The Calusa Indians once lived on this island. Long-haired, fingernails like claws, frenzied dancers, avid fishermen, they lived among cacti, alligators, and century plants. Loved the shine of gold and silver. Believed in three souls: one in the eyes, one in the shadow a body cast, one in that red-faced, long-haired reflection rubbed across flat water. Sometimes a soul would escape a sick man, and the others would hunt that soul through the woods and bring it back, struggling, to the village. The white man could not defeat them with musket and sword, so they sent their diseases. Measles, typhoid. And smallpox. Red spots on the tongue, extending down the arms and legs. Terrible aches. Delirious fevers.
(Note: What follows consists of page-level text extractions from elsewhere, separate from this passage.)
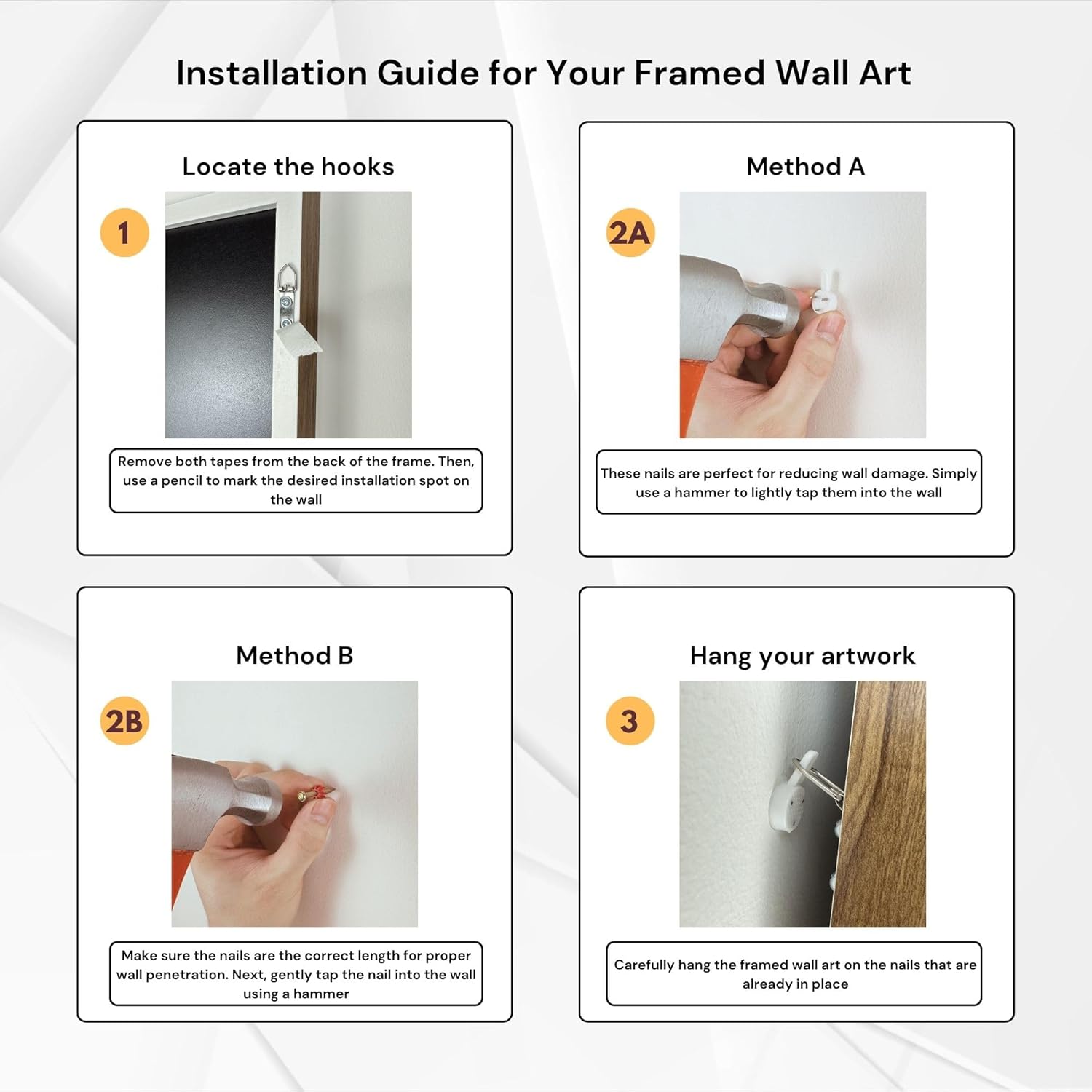 Installation Guide for Your Framed Wall Art

Locate the hooks

1

Remove both tapes from the back of the frame. Then, use a pencil to mark the desired installation spot on the wall

Method A

2A

These nails are perfect for reducing wall damage. Simply use a hammer to lightly tap them into the wall

Method B

2B

Make sure the nails are the correct length for proper wall penetration. Next, gently tap the nail into the wall using a hammer

Hang your artwork

3

Carefully hang the framed wall art on the nails that are already in place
The ceremonial mask, the fire dance, the prayer. All useless. What few survived fled to the Seminoles in the north, or to Cuba in the south. Their open-air huts rotted. Their language faded away. Only their middens were left—giant shell piles of their refuge.

Wendell had stood barefoot on these middens in heavy gusts of moonlight and imagined the savages, crazy with fever, crawling through the spartina grass of the sloughs. An old Cuban man who fished for sheepshead from the dock told Wendell the story, and the white boy who had no friends, whose accent was that of neither an English psychiatrist nor an Illinois fishwife but somewhere in between, took up the grudge as his own. The island had also driven him mad. Infected him like a virus.